Now if you're talking about spatial intelligence and visual interpretation, then sure. AI is subhuman in spatial reasoning. A blind person is even more subhuman in visual tasks. But a blind person is not necessarily unintelligent because of this, just as modern AI is not unintelligent because of its blind spots in the tokenizer or occasional weaknesses.
The AI-doubter camp seems to be taking extreme liberties with the meaning of 'intelligence', bringing it far beyond the meaning used by reasonable people.
I can't actually tell what you asked a bot to do. You asked a bot to 'create a feature'? What the heck is that? A feature of what? At first I assumed you meant a coding task of some kind, but then you described it as writing 'thousands of words of fiction', which sounds like something else entirely. I have no idea what you had a bot do that you thought was so impressive.
At any rate, I think I've explained myself adequately? To repeat myself:
Yes, a bot can generate 'thousands of words of fiction'. But I already explained why I don't think that's equivalent to intelligence. Generating English sentences is not intelligence. It is one thing that you can do with intelligence, and in humans it correlates sufficiently well with other signs of intelligence that we often safely make assumptions based on it. But an LLM isn't a human, and its ability to generate sentences in no way implies any other ability that we commonly associate with intelligence, much less any general factor of intelligence.
Yes, I made the bot do a programming task.
I ALSO observed it write long-form fiction. This is not an advanced reading comprehension task. It should be obvious that programming and creative writing are two different things.
You said this:
Normal people would think that 'fact' and 'context' would be adequately achieved by writing code that runs and fiction that isn't obviously derpy 'Harry Potter and the cup of ashes that looked like Hermione's parents'. But you have some special, strange definition of intelligence that you never make clear, except to repeat that LLMs do not possess it because they don't have apprehension of fact and context. Yet they do have these qualities, because we can see that they do creative writing and coding tasks and as a result they are intelligent.
I don't buy your appeal to normal people here. I think that most normal people do not think that chatbots are intelligent.
Realistically, I don't think most people can explain why they're not intelligent, because most people don't have definitions of intelligence on-hand. I think for most people it's an I-know-it-when-I-see-it situation.
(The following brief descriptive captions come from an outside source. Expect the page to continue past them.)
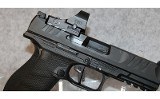 Walther~Model PDP~9mm - 2 of 6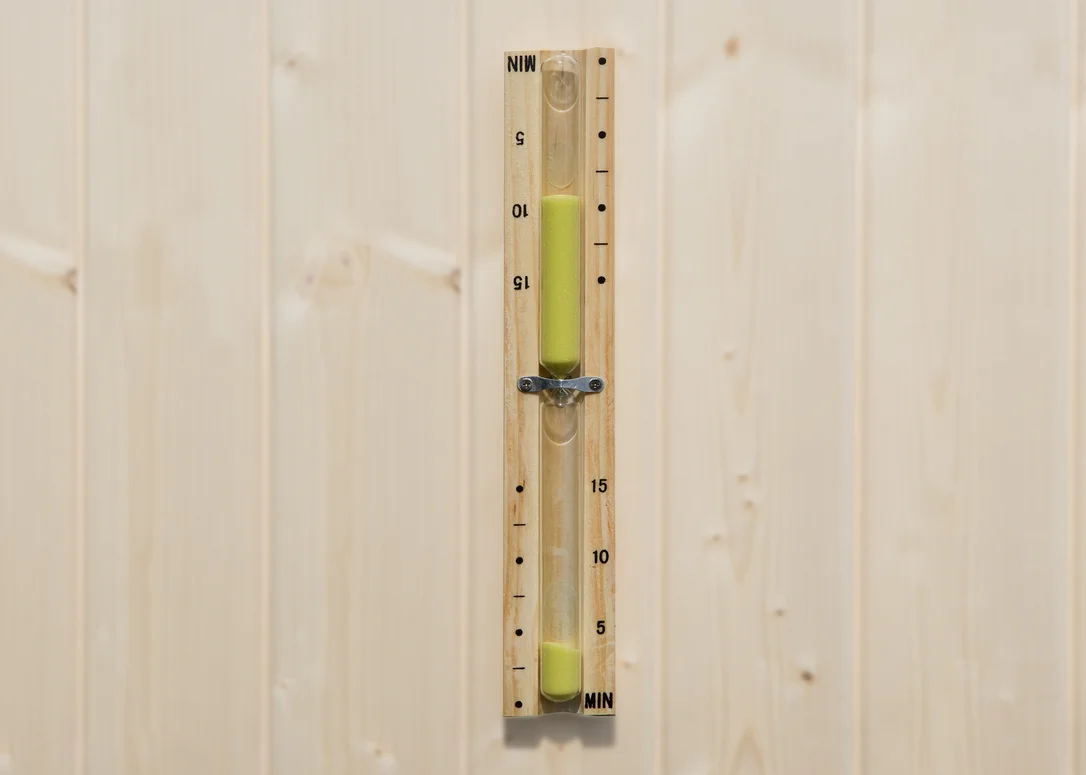 wekashop-ramseyer-1236891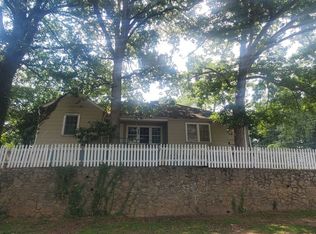2530 Ivy Ave #422, Winston Salem, NC 27105
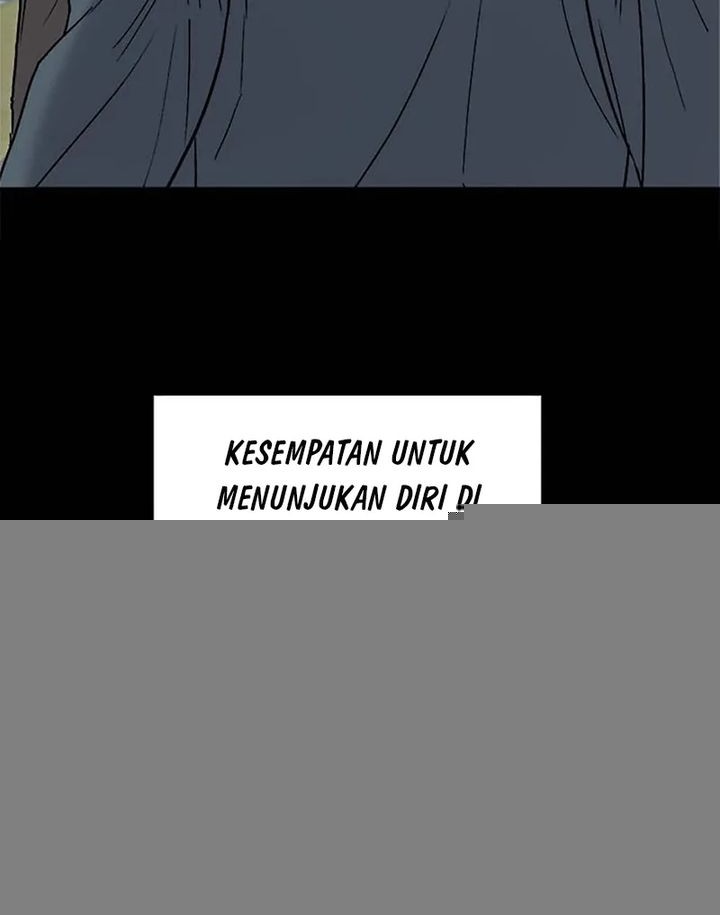 The Definition of A Top Star Chapter 98 Gambar 6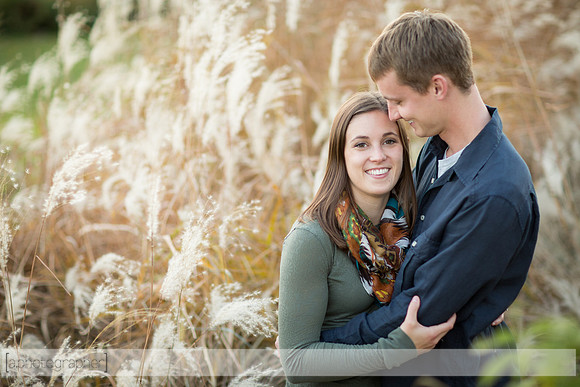 Wes&Mackenzie_050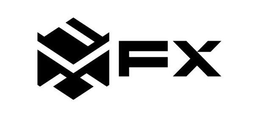 FX trademark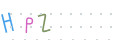 CAPTCHA 4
That's why we need to philosophise a bit about it in order to produce more reasonable definitions and criteria for intelligence.
Anyway, I think that intuitions of most normal people would say that bots aren't intelligent, and if we explored that with them, and had a patient, philosophically nuanced conversation about why, we probably would find that most people intuitively think that intelligence involves things like, to quote myself, 'awareness or intentionality'.
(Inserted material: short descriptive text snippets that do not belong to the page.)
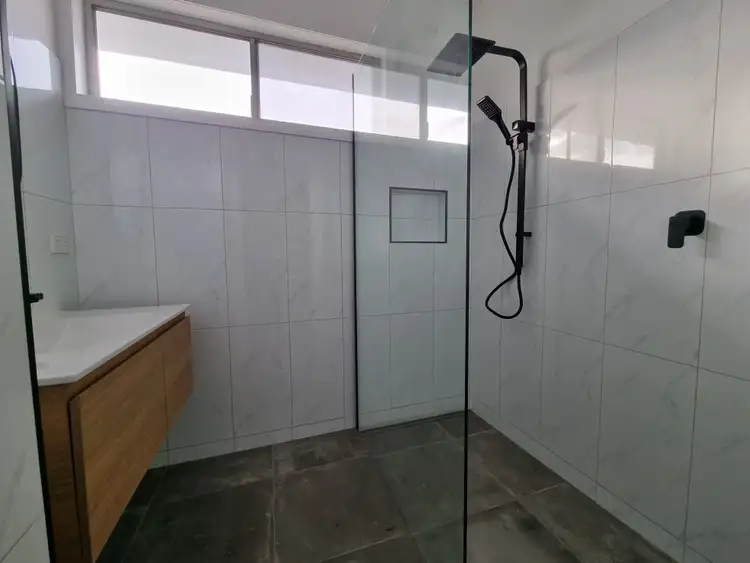 Sixth view of Homely house listing, 2 Mokana Street, Kerang VIC 3579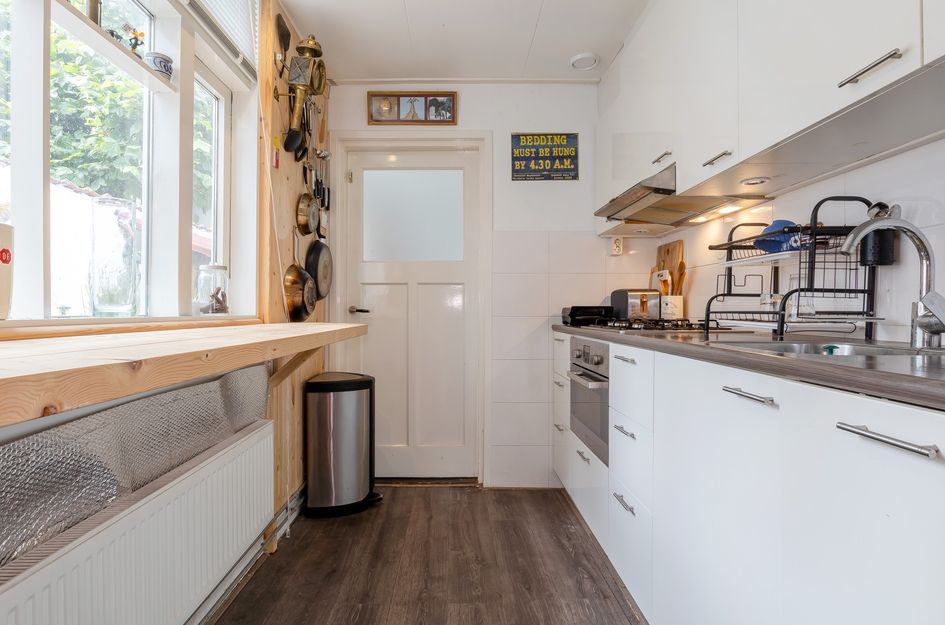 Weststraat 91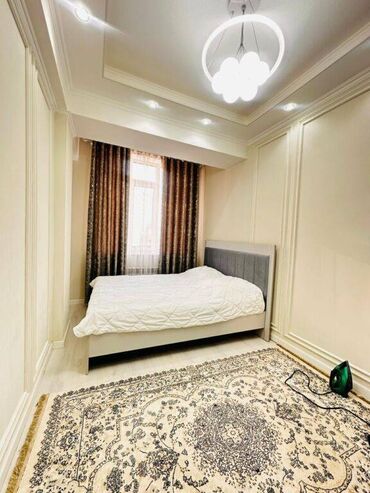 Продажа квартир: 3 комнаты, 81 м², Элитка at lalafo.kg — 7 Продажа квартир: 3 комнаты, 81 м², Элитка — 7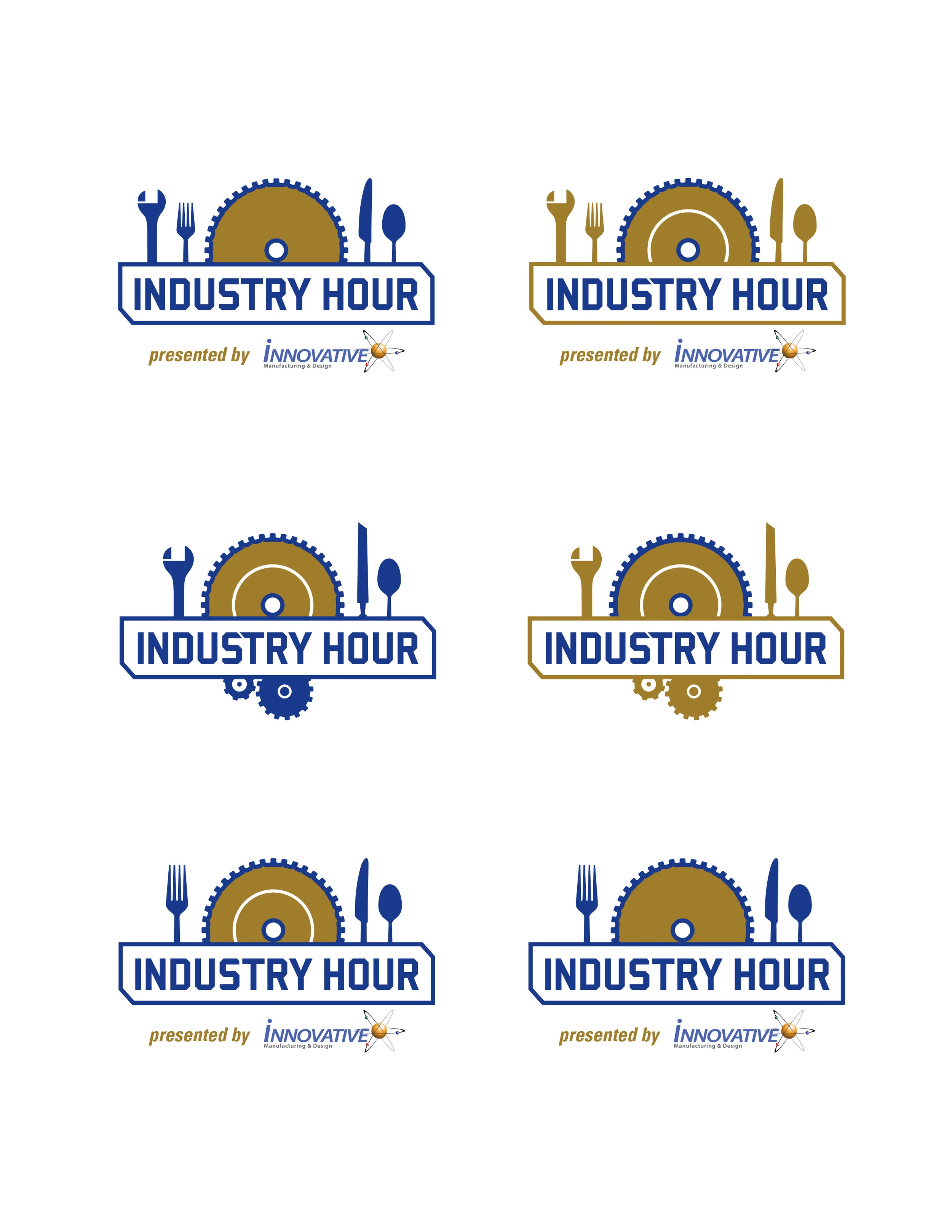industry-hour-final-design-full-color2.jpg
It's hard to say what "normal people" think about this (or even what "normal people" are), but in my experience, people I would consider in that category use the label "AI chatbots" to describe things like ChatGPT or Copilot or Deepseek, while also being aware that "AI" is short for "artificial intelligence." This seems fundamentally incompatible with believing that these things aren't "intelligent."
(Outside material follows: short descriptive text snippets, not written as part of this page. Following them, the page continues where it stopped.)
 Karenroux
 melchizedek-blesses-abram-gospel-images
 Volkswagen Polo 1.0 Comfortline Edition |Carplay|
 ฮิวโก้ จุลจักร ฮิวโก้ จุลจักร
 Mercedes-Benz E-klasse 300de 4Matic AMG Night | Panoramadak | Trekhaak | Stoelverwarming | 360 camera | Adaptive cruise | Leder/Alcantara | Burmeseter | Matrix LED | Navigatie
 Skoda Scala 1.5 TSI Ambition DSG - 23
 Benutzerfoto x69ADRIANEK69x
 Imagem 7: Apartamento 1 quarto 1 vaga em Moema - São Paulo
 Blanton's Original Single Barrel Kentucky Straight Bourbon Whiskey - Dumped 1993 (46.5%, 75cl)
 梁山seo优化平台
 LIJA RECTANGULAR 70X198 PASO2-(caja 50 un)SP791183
Now, almost every one of these "normal people" I've encountered also believe that these "AI chatbots" lack free will, sentience, consciousness, internal monologue, and often even logical reasoning abilities. "Stochastic parrots" or "autocomplete on steroids" are phrases I've seen used by the more knowledgeable among such people. But given that they're still willing to call these chatbots "AI," I think this indicates that they consider "intelligence" to mean something that doesn't require such things.